▸ **PERINTAH A**:
Jawablah pertanyaan berikut berdasarkan potongan teks tentang narasi Tylor di bawah ini, masing-masing pada satu baris.
(i) Dengan pondasi nalar apa narasi Tylor dibangun?
(ii) Masyarakat mana yang disebut sebagai contoh masyarakat yang tidak menggunakan struktur nalar serupa?
(iii) Di mana letak Kasepuhan Ciptagelar?
▸ **PERINTAH B**:
Ringkaslah potongan teks tentang narasi Tylor di bawah ini dalam dua kalimat.

▸ **POTONGAN TEKS**:

++++++++++++++++++++

Jangan lupa bahwa narasi Tylor dibangun dengan pondasi nalar Eropa. Padahal tidak semua masyarakat di belahan dunia ini menggunakan struktur nalar yang serupa. Misalnya masyarakat adat yang ada di berbagai daerah di Indonesia. Apakah kepercayaan adat masyarakat yang terbukti bisa menjaga relasi harmoni antara manusia dan alam membuat mereka terbelakang. Jika perlu contoh, barangkali kehidupan masyarakat adat Kasepuhan Ciptagelar di Jawa Barat merupakan salah satunya.

++++++++++++++++++++

▸ **INFORMASI YANG DIBERIKAN**:
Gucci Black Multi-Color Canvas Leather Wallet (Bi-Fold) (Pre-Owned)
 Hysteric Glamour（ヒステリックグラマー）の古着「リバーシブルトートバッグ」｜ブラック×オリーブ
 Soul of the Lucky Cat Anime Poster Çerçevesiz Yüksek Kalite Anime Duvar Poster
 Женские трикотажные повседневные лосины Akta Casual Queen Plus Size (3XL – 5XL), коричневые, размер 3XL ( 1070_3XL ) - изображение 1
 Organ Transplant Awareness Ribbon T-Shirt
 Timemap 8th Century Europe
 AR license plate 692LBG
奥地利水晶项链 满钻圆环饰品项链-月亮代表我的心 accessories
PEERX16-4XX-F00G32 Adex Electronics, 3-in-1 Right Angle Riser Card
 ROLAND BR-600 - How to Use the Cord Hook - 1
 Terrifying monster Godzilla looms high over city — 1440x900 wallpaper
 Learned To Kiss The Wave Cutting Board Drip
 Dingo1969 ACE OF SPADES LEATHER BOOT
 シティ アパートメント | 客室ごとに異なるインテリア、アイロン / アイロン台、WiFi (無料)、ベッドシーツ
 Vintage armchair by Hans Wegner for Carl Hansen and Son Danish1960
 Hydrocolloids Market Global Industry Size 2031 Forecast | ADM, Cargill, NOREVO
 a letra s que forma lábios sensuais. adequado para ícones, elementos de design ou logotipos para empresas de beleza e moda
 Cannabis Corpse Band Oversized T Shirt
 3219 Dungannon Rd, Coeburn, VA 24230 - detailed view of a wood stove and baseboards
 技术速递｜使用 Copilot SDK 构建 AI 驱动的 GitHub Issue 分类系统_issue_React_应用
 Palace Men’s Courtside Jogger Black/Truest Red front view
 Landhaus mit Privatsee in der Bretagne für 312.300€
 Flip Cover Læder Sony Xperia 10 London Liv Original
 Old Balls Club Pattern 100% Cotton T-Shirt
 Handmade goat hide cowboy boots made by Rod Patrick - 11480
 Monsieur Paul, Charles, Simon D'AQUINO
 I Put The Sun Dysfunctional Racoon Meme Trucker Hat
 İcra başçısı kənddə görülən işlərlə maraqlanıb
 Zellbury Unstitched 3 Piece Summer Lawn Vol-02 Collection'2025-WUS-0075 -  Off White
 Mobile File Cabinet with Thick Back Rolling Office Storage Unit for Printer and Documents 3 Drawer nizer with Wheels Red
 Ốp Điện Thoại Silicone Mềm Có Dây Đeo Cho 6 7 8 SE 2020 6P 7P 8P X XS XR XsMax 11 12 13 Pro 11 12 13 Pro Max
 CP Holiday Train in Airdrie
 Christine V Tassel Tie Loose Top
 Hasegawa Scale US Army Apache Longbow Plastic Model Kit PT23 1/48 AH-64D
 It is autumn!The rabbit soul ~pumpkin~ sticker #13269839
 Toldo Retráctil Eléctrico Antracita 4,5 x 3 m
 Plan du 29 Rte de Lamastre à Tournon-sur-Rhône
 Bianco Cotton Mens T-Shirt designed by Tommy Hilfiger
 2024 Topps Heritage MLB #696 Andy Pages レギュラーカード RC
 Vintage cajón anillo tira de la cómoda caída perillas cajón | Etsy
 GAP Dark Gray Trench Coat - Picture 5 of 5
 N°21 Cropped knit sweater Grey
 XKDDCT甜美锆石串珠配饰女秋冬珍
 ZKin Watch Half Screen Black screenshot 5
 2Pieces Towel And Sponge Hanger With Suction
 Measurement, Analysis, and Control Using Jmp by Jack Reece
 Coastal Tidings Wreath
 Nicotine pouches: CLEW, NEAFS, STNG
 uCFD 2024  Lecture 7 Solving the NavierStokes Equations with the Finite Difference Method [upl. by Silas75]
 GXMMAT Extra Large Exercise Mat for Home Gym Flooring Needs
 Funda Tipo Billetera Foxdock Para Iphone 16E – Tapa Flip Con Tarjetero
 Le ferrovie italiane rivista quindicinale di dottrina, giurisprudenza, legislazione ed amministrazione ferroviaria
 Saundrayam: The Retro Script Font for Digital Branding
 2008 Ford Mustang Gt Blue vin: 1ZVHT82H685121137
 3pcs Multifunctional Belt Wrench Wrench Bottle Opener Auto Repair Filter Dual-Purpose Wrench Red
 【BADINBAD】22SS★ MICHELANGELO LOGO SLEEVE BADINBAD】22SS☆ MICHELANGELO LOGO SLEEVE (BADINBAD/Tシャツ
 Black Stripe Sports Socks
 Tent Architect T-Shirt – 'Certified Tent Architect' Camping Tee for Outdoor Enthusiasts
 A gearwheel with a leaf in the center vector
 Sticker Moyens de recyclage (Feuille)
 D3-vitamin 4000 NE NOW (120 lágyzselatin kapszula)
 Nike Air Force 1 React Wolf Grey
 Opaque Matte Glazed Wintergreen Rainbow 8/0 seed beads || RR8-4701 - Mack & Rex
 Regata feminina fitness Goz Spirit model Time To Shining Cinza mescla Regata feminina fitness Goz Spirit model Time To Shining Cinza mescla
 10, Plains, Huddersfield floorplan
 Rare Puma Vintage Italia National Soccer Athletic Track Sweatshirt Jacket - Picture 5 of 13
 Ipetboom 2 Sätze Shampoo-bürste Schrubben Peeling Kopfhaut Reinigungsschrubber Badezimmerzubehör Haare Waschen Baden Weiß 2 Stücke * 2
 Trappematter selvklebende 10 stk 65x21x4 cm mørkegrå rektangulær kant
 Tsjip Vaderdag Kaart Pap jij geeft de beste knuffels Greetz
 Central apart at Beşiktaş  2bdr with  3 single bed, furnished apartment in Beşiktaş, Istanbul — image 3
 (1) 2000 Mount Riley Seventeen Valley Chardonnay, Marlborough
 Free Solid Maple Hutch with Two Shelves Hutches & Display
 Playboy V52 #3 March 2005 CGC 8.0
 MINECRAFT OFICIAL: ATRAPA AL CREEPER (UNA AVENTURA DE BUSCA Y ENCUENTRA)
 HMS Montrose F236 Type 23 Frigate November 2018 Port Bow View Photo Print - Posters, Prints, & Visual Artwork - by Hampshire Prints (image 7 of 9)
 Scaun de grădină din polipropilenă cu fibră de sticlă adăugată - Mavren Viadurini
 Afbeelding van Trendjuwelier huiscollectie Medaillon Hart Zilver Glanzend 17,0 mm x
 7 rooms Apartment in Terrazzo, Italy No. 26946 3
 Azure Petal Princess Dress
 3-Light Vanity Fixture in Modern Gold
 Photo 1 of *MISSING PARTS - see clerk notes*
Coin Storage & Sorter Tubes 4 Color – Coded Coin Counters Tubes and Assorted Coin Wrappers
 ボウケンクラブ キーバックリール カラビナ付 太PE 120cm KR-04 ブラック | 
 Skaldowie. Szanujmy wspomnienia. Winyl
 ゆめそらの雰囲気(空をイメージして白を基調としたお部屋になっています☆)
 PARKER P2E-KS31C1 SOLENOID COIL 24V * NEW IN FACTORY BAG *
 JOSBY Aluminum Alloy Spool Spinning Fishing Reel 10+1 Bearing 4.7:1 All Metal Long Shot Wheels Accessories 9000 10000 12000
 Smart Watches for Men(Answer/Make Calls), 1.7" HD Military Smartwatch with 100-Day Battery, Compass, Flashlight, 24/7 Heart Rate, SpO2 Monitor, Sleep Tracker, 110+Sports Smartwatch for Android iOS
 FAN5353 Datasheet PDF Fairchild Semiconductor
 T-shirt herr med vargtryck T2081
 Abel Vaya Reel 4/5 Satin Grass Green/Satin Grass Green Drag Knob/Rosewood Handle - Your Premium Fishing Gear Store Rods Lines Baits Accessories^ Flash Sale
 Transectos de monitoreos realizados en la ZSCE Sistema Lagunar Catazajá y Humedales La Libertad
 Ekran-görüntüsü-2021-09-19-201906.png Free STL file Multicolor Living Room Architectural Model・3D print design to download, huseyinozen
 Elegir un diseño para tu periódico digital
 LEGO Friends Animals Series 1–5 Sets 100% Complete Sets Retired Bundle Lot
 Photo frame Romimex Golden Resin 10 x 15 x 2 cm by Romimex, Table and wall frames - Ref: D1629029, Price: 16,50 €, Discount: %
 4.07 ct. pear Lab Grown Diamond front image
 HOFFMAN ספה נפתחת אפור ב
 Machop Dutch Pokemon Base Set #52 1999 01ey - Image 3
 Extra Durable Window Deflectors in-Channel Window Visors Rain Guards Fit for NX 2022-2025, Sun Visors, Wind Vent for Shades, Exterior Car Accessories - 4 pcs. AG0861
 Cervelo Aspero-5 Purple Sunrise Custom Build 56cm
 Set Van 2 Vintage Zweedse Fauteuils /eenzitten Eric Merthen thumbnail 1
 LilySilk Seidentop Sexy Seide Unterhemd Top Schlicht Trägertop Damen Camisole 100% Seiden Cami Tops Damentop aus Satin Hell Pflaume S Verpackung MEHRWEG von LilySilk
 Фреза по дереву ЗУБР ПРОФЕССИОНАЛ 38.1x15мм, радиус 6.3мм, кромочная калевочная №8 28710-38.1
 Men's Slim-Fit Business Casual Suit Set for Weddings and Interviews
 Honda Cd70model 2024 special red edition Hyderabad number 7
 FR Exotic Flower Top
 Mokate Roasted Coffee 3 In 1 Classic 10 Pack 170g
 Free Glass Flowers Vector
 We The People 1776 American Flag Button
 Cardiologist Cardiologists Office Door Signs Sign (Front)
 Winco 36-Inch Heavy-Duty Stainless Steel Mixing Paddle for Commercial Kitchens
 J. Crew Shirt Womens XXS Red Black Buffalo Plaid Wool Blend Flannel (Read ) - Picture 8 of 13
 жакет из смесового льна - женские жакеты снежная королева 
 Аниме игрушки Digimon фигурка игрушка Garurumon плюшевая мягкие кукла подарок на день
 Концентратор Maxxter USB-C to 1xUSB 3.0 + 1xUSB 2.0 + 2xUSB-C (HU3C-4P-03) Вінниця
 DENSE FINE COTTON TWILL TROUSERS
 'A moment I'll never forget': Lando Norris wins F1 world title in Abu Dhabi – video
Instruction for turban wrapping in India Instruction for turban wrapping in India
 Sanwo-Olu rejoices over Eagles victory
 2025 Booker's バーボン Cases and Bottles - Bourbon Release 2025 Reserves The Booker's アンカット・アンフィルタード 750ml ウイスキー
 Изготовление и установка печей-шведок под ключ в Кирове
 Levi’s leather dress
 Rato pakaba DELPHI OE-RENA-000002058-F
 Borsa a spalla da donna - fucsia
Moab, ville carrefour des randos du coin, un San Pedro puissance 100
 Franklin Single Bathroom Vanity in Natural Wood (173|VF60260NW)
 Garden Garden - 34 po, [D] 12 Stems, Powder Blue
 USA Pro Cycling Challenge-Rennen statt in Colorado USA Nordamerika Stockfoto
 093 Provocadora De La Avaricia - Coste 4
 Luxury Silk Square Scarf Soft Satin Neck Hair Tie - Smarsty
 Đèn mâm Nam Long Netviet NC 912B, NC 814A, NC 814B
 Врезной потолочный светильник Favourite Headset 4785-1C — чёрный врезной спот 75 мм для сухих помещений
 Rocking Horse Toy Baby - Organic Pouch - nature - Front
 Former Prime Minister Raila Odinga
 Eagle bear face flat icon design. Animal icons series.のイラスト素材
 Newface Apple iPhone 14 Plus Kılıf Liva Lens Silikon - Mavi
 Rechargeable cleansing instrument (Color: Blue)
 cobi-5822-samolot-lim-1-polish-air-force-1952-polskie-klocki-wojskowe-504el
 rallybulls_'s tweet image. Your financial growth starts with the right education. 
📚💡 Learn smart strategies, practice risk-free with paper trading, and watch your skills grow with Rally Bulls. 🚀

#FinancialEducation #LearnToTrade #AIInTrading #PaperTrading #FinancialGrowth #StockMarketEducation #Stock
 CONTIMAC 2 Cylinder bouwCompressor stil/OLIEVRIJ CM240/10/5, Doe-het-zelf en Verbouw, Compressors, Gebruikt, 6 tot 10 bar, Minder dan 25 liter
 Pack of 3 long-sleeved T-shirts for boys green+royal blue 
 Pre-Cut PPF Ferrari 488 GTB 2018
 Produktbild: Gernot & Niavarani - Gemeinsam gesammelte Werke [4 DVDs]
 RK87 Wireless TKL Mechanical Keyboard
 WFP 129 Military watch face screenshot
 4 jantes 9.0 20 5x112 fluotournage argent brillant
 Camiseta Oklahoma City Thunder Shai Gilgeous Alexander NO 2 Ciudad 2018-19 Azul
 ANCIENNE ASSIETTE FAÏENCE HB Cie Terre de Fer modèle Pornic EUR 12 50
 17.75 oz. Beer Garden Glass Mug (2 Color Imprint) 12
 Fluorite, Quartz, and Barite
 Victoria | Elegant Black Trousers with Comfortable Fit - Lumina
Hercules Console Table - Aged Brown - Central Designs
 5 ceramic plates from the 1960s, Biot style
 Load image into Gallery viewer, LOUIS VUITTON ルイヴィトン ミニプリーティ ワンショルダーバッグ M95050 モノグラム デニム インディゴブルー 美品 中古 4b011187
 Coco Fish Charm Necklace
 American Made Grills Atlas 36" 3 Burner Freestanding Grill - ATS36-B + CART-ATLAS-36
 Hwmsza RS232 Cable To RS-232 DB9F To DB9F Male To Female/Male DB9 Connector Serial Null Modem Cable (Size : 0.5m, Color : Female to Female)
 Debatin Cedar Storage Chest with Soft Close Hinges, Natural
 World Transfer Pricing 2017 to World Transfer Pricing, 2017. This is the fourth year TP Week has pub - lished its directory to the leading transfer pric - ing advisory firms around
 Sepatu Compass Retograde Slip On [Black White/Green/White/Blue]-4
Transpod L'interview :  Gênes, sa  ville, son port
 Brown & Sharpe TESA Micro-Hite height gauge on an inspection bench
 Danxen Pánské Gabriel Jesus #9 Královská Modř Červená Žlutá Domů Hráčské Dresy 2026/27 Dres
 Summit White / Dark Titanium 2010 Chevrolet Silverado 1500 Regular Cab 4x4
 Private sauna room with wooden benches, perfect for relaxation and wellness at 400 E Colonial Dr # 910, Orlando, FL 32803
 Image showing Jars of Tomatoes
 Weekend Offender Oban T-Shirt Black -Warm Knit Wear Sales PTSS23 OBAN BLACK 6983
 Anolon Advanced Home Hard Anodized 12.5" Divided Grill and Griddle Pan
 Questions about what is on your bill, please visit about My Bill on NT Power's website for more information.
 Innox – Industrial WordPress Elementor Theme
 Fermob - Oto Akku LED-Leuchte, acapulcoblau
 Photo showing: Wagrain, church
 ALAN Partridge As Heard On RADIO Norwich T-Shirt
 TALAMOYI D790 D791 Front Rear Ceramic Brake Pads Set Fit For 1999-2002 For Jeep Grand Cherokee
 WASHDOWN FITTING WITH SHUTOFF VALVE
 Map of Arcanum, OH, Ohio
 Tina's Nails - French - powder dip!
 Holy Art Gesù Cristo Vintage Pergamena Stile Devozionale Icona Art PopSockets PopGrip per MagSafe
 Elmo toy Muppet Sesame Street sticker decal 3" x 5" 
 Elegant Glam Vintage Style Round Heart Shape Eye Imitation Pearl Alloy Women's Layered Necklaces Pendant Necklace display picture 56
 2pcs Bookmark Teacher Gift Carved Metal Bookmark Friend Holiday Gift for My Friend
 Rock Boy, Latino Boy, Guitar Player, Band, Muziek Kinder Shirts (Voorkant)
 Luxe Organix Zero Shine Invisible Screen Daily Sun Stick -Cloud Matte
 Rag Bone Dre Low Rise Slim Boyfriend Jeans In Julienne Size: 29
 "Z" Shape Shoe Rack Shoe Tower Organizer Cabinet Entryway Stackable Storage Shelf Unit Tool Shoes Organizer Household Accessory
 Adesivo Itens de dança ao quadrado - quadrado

++++++++++++++++++++

▸ **KOTAK JAWABAN A**:
(i) Nalar Eropa.
(ii) Masyarakat adat yang ada di berbagai daerah di Indonesia.
(iii) Di Jawa Barat.

▸ **KOTAK JAWABAN B**:
Narasi Tylor dibangun dengan pondasi nalar Eropa, padahal tidak semua masyarakat di dunia, misalnya masyarakat adat di berbagai daerah di Indonesia, menggunakan struktur nalar yang serupa. Kepercayaan adat masyarakat tersebut terbukti bisa menjaga relasi harmoni antara manusia dan alam, dan dipertanyakan apakah kepercayaan itu membuat mereka terbelakang, dengan kehidupan masyarakat adat Kasepuhan Ciptagelar di Jawa Barat sebagai salah satu contohnya.